Recent advances in face recognition are attributed to the rise of metric learning. Unlike generative networks, which need to pay attention to each detail of the labeled data distribution, metric learning shows its promising potential to learn discriminative embeddings that can distinguish from other samples. Typically, contrastive loss [
31] and triplet loss [
32] could group intra-class samples closely while pushing inter-class samples distantly in the embedding space of pairwise samples. The contrastive loss could be introduced as a regularization [
33,
34,
35] to learn working condition-independent features. Rombach et al. [
36] considered triplets of training samples and learned invariance representation in the context of changing operations. Customarily, the hard example mining strategy [
37,
38] is often integrated with triplet loss to enhance the representation learning ability for the later network training stage. As a result, it provides the possibility of mining limited labeled data, which lays emphasis on the similarity among pairwise samples in the embedding space, and is able to learn fault-related rather than working condition-related representation.
Given the shortcomings of the above methods and enlightened by metric learning, both algorithm structure-level and feature-level aspects are considered in this paper. In terms of the algorithm’s structure-level, a CNN-based ladder network (CLAN) with path interaction is established to extract features from the most readily available unlabeled data and the limited labeled data. From the aspects of the feature-level, the similarity among anchor, positive and negative samples are calculated in the embedding space based on metric learning, in which extremely limited labeled samples can be regarded as hard samples to mine fault-related information and eliminate the working condition shifting effect. Therefore, the acquired classification error, reconstruction error and triplet loss are jointly defined as the objective function for the proposed method. The main contributions of this study, as well as the acquisition of the objective function, are listed as follows:
CLAN, a novel CNN-based ladder network, replaces the vanilla ladder network (LAN) backbone with a CNN and integrates the structure of the vanilla ladder network. Thus, the classification error of labeled samples and the reconstruction error of unlabeled samples can be obtained, and the parameters of the training process can be reduced by a simplified combination activation function and a path-interaction strategy.

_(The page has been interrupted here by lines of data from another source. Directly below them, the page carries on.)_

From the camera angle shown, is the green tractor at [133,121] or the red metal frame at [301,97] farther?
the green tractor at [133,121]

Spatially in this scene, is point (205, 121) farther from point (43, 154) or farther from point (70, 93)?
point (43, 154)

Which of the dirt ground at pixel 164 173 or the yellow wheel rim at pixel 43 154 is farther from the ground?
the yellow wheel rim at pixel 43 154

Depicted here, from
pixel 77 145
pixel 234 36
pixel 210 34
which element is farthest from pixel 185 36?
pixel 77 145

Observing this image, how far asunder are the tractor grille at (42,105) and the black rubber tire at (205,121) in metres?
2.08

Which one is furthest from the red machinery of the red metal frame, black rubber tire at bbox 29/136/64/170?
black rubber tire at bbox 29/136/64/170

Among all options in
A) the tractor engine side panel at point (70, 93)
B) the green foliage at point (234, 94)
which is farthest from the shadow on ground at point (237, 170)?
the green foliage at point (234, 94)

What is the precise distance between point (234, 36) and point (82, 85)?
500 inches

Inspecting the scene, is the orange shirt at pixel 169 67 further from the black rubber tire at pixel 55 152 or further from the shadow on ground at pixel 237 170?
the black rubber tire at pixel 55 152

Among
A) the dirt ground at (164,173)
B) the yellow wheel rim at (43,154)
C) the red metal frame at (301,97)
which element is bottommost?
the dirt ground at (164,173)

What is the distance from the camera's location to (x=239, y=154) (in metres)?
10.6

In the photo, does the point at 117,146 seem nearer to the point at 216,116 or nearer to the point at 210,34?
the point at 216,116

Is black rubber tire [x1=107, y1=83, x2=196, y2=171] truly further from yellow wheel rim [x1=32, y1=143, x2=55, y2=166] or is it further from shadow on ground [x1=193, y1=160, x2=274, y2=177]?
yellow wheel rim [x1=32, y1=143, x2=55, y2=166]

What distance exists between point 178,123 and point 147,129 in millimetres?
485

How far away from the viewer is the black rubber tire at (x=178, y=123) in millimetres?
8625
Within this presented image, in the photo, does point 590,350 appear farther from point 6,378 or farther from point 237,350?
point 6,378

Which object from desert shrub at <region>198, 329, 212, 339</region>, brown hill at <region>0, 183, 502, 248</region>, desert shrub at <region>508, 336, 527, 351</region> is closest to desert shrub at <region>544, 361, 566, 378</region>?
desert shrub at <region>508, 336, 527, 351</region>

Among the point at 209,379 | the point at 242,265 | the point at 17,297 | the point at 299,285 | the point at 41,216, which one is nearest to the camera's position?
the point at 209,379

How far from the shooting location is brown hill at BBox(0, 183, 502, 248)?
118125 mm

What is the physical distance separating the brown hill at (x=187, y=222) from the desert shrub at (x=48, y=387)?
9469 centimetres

To further alleviate the feature distribution shifting problem under variable working conditions, the triplet loss with the hard sample mining strategy is utilized to enlarge the margin among the embeddings of the limited labeled samples under different working conditions, which enables the proposed method to emphasize the fault-related features.
The proposed method is evaluated on two datasets: the first is the public bearing dataset from Case Western Reserve University (CWRU) for comparison with other state-of-the-art algorithms and the second is the experimental bearing dataset from our laboratory test rig of the motorized spindle to illustrate its extensive applicability. A few labeled data are selected randomly to verify the effectiveness of the proposed method. Moreover, variable working conditions are able to prove the ability of the learning distribution-invariant features.
The remaining part of the paper is organized as follows. In
Section 2, the theoretical background is expounded.
Section 3 concentrates on introducing the details of the proposed method. In
Section 4, three case studies are given to illustrate the accuracy and robustness of the proposed method for extremely limited labeled samples under variable working conditions. Finally,
Section 5 concludes this work and gives direction for future work.